Herr Ministerpräsident, wenn man sich angesichts dieser Situation heute Morgen hierhin stellt und ernsthaft erklärt, dass diese Regierung in den letzten vier Jahren „finanzpolitische Disziplin“ bewiesen hätte, dann kann ich Sie von diesem Pult aus nur auffordern: Bitte ersparen Sie uns in Zukunft diese Volksverdummung, die Sie hier zum Besten gegeben haben.

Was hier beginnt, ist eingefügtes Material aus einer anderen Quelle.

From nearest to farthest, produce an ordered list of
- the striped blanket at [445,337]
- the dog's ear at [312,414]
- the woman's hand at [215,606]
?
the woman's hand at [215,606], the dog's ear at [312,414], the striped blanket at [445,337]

(Beifall bei dem BÜNDNIS 90/DIE GRÜNEN)

Es war nämlich ein echter Koch, den wir da erlebt haben. Herr Koch, wie kann sich denn ein kluger Mensch – das sind Sie – hierhin stellen und erklären, dass die Ausgabendisziplin der hessischen Regierung an dem Vergleich der Steuerdeckungsquoten verschiedener Bundesländer zu den bereinigten Ausgaben zu erkennen sei? Wie kann man nur von hier aus so etwas behaupten?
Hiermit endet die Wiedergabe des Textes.